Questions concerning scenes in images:
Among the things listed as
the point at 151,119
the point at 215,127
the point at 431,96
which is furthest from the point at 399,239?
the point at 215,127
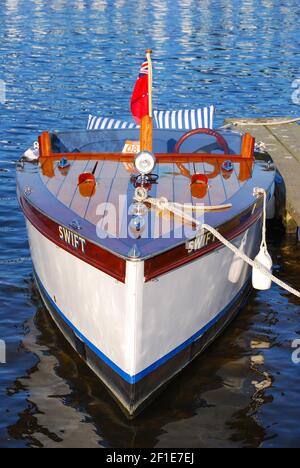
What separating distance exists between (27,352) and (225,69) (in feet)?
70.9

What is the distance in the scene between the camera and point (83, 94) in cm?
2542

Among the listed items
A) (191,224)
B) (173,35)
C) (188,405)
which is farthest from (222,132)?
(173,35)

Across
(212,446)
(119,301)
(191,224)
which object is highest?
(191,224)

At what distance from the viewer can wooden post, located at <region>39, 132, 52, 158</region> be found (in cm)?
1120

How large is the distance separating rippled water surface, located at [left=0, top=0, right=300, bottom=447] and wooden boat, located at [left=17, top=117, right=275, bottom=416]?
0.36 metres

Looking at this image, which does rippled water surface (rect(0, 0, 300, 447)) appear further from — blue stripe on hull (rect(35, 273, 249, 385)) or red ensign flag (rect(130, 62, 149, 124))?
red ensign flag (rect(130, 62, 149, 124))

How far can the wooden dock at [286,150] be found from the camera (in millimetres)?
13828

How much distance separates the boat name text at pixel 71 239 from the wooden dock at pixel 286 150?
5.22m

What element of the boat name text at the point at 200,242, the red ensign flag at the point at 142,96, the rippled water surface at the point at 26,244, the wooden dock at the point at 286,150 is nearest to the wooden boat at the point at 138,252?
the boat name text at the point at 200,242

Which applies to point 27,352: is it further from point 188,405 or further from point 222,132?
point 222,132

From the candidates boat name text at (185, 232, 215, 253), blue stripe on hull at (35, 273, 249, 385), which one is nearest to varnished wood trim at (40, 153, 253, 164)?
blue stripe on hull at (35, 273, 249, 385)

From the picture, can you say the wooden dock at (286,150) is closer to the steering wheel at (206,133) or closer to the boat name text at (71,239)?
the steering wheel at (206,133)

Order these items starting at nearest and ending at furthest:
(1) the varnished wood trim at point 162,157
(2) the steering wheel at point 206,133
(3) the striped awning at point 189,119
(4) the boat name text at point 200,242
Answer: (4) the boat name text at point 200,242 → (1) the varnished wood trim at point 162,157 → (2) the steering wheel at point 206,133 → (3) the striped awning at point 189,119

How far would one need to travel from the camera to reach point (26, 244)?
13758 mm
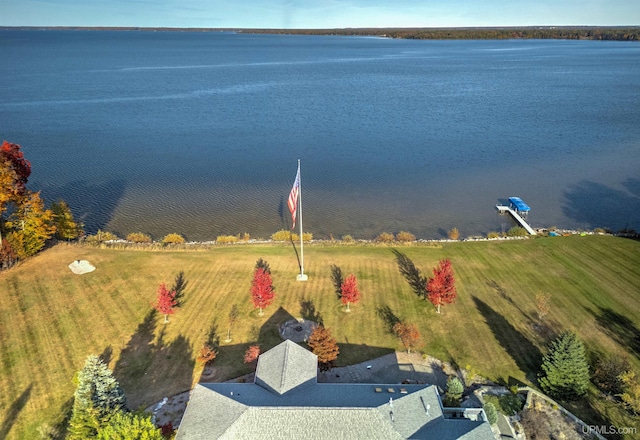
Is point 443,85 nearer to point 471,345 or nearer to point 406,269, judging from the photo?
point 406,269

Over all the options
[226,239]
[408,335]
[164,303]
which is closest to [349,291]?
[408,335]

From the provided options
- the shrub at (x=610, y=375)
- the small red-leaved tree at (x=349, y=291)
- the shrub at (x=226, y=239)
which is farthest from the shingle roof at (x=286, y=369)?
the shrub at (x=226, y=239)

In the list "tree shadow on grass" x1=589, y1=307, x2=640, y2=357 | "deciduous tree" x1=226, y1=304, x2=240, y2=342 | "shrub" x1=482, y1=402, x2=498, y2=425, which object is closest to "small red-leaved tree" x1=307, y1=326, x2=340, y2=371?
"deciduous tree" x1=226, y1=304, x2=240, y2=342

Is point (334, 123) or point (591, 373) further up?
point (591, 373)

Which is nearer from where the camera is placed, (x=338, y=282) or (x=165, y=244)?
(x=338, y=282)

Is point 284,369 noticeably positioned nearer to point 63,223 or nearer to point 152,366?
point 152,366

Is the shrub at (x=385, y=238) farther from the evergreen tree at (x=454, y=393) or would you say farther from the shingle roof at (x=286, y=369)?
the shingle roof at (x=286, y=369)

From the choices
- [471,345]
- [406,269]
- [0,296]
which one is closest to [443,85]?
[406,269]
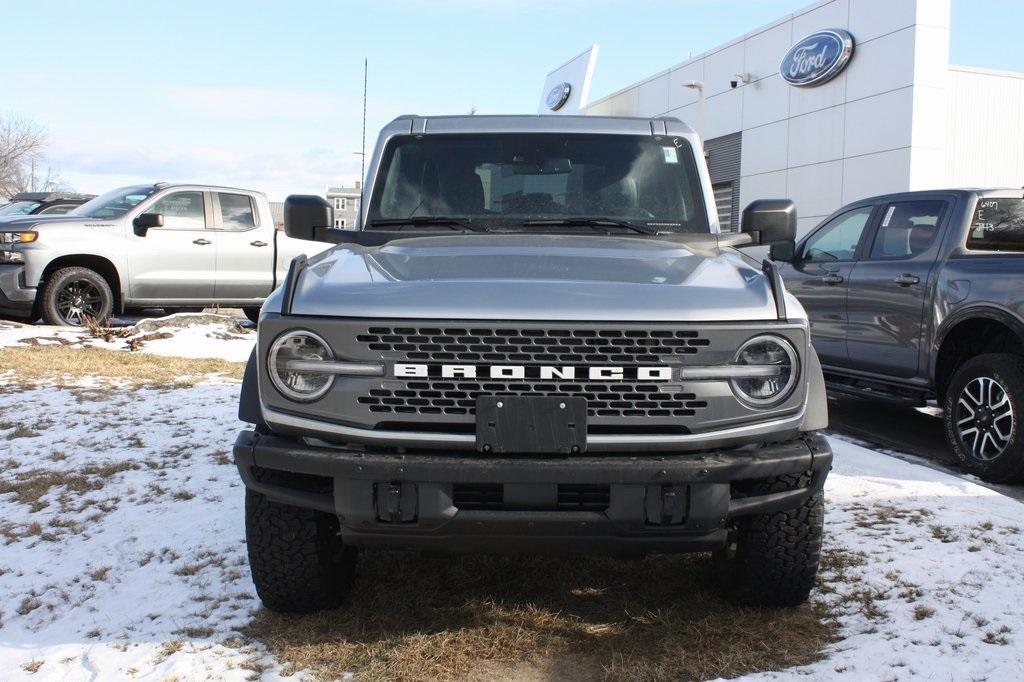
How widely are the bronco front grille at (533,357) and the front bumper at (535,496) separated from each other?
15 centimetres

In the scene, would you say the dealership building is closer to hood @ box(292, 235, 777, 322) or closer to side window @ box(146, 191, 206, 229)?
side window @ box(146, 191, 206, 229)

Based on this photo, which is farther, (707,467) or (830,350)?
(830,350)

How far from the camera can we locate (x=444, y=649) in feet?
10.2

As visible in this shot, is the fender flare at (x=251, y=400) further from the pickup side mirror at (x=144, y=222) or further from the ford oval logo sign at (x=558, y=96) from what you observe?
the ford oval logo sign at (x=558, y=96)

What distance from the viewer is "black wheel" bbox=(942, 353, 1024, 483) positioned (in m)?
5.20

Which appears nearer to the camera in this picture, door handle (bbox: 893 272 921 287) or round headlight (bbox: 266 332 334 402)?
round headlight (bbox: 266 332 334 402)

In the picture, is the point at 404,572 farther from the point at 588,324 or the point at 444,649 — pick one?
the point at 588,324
==
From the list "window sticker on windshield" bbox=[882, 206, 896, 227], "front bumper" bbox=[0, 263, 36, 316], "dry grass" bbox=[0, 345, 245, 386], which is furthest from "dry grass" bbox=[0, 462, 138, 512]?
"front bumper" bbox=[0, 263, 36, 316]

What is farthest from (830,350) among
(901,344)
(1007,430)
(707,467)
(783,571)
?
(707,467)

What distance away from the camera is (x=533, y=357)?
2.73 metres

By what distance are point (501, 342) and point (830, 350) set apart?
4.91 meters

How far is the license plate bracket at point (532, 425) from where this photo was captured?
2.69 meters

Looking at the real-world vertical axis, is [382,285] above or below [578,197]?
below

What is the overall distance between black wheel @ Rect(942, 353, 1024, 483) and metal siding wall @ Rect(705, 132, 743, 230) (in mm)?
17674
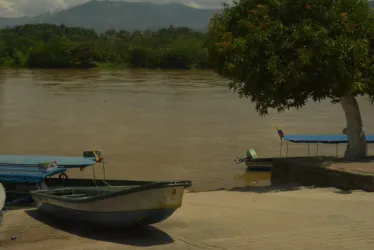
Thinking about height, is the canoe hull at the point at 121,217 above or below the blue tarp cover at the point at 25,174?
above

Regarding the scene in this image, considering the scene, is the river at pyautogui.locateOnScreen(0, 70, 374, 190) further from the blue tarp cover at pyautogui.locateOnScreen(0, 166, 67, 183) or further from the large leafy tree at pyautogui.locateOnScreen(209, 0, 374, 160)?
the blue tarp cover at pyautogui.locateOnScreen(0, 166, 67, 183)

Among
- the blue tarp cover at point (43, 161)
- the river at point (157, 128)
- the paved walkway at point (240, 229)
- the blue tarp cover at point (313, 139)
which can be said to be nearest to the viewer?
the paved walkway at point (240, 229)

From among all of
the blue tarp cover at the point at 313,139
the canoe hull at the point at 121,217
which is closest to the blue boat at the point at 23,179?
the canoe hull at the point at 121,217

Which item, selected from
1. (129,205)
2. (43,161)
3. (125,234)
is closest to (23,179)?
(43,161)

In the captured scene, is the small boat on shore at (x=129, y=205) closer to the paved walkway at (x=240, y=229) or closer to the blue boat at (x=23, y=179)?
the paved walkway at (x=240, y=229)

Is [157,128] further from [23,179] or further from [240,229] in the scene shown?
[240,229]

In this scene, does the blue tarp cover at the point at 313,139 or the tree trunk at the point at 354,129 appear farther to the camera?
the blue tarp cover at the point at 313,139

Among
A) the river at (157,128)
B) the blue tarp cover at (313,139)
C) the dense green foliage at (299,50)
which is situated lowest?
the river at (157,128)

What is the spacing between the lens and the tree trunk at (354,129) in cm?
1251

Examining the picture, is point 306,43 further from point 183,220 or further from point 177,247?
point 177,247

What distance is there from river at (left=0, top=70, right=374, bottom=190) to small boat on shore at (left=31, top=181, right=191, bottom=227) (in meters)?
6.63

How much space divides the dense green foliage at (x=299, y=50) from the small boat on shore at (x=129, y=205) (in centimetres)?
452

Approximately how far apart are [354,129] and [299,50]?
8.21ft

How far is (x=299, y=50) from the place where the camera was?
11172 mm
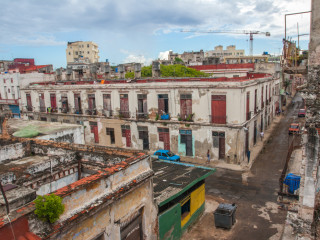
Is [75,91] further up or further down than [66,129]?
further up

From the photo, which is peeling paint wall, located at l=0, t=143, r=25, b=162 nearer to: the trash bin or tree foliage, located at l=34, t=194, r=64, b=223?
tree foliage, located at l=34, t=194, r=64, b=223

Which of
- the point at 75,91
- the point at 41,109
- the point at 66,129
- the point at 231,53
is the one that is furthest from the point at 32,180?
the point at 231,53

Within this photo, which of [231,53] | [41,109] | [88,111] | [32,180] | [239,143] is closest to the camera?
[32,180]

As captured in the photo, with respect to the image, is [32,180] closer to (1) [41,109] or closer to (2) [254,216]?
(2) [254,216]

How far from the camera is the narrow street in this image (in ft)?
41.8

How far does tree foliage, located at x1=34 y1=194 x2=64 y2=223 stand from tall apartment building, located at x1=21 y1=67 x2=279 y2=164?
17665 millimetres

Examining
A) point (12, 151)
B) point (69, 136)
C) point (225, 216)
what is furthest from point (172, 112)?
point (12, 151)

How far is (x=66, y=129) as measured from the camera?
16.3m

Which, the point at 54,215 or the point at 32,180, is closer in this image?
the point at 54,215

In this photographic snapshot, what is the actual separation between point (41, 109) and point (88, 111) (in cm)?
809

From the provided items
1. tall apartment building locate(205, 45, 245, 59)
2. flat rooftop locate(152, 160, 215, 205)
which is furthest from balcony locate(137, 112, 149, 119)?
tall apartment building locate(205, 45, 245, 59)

What to produce:
Extract every line of the material above that contains the word "striped".

Result of the exercise:
(3) the striped awning at point 189,119
Answer: (4) the boat name text at point 200,242 → (1) the varnished wood trim at point 162,157 → (2) the steering wheel at point 206,133 → (3) the striped awning at point 189,119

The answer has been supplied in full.